*Data*
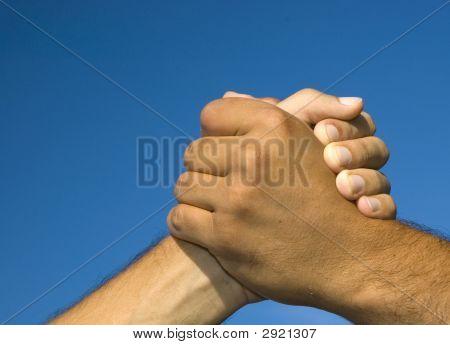 Solidarity And Peace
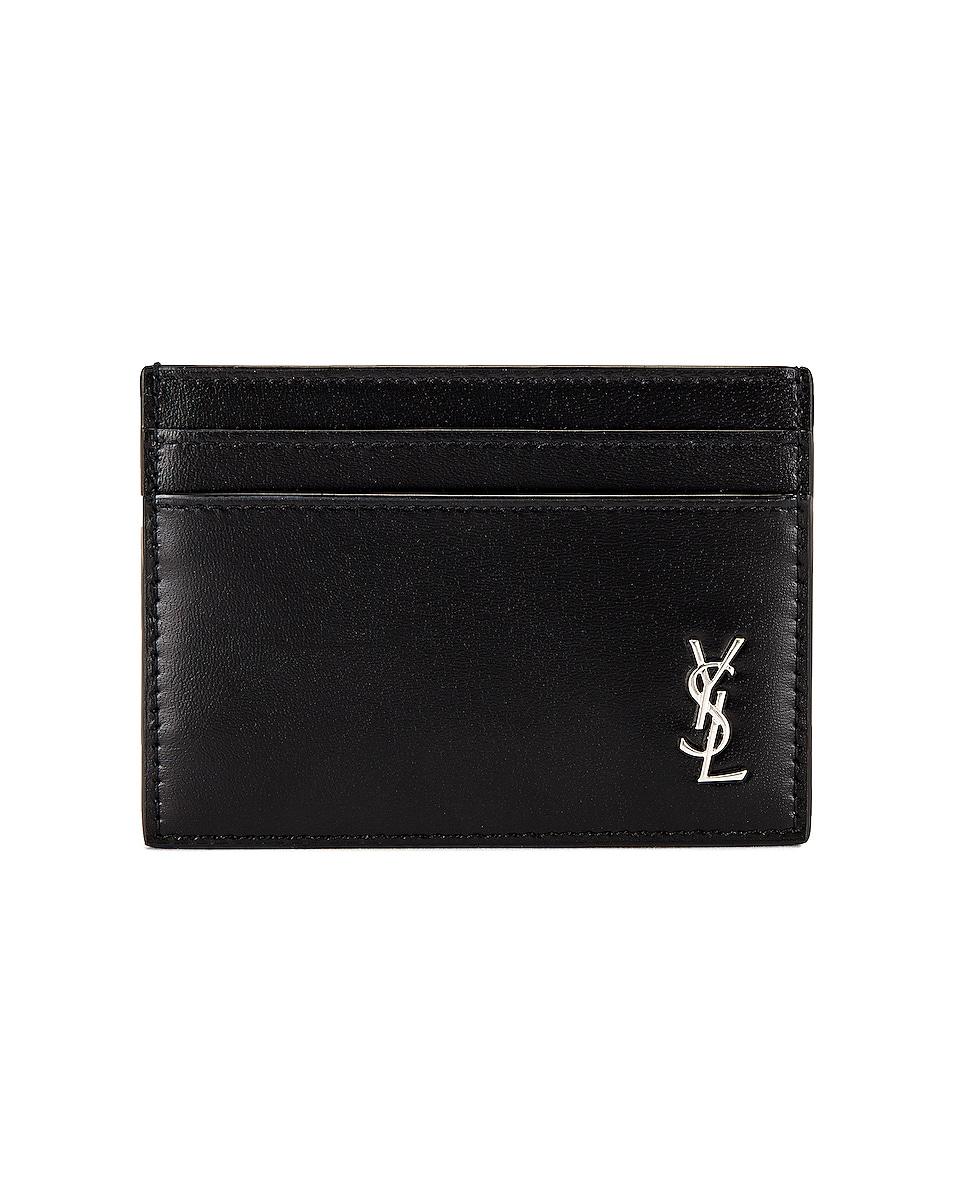 Image 1 of Saint Laurent YSL Credit Card Holder in Black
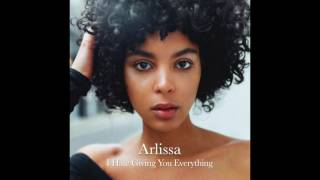 Arlissa - I Hate Giving You Everything (Instrumental)
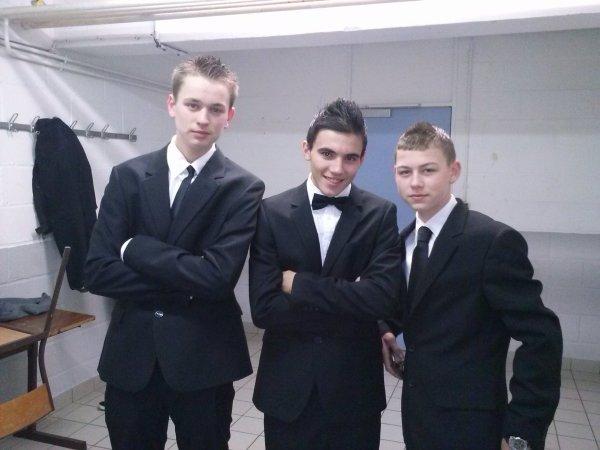 Moi, Logan, Romain :)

*Task details*
All that is needed is the span from the line with "Arlissa - I" through the last line of the material above, reproduced exactly and free of pictures.

*Exercise answer*
 Arlissa - I Hate Giving You Everything (Instrumental)
 Moi, Logan, Romain :)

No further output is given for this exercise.